Reproduce, word for word, the stretch of the records below from the line containing "As presented in" through the end of the records.

---------- Given records ----------

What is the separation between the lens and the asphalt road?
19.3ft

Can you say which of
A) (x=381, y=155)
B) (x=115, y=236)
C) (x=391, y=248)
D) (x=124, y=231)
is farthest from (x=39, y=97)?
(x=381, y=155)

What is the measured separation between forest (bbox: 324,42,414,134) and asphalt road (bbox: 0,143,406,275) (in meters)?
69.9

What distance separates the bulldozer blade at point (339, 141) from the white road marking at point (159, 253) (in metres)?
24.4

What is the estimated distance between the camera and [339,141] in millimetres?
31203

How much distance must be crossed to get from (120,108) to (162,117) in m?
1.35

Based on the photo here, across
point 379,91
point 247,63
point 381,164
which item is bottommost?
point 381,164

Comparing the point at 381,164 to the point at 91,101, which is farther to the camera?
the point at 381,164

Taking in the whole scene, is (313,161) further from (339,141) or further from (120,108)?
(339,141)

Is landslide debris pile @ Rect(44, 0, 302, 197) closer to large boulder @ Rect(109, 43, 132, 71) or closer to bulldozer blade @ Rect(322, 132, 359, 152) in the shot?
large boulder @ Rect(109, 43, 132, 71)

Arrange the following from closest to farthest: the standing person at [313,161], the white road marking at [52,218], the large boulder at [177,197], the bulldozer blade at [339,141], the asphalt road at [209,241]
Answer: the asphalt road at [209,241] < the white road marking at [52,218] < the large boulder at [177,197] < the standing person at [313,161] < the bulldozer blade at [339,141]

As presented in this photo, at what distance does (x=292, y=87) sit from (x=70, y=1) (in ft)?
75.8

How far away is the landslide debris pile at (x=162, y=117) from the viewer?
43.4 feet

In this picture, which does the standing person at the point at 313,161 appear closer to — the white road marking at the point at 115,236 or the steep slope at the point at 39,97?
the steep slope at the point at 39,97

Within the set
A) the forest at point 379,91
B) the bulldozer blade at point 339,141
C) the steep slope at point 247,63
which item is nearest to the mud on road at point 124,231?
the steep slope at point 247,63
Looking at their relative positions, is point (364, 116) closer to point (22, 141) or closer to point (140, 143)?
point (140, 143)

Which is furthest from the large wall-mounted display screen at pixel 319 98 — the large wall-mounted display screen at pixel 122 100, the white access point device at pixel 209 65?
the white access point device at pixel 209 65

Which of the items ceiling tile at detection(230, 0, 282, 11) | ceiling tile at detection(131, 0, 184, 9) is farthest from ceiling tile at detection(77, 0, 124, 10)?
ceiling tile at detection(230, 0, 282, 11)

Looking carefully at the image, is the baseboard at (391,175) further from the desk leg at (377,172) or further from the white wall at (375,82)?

----------

Result below:
As presented in this photo, at what distance does (x=292, y=87) sit from (x=70, y=1) (in ft)?
75.8

How far away is the landslide debris pile at (x=162, y=117) from the viewer?
43.4 feet

In this picture, which does the standing person at the point at 313,161 appear closer to — the white road marking at the point at 115,236 or the steep slope at the point at 39,97?
the steep slope at the point at 39,97

Within the set
A) the forest at point 379,91
B) the bulldozer blade at point 339,141
C) the steep slope at point 247,63
which item is nearest to the mud on road at point 124,231?
the steep slope at point 247,63
Looking at their relative positions, is point (364, 116) closer to point (22, 141) or closer to point (140, 143)?
point (140, 143)

Which is furthest from the large wall-mounted display screen at pixel 319 98 — the large wall-mounted display screen at pixel 122 100, the white access point device at pixel 209 65?
the white access point device at pixel 209 65

Which of the items ceiling tile at detection(230, 0, 282, 11) | ceiling tile at detection(131, 0, 184, 9) is farthest from ceiling tile at detection(77, 0, 124, 10)?
ceiling tile at detection(230, 0, 282, 11)

Looking carefully at the image, is the baseboard at (391,175) further from the desk leg at (377,172) or further from the white wall at (375,82)?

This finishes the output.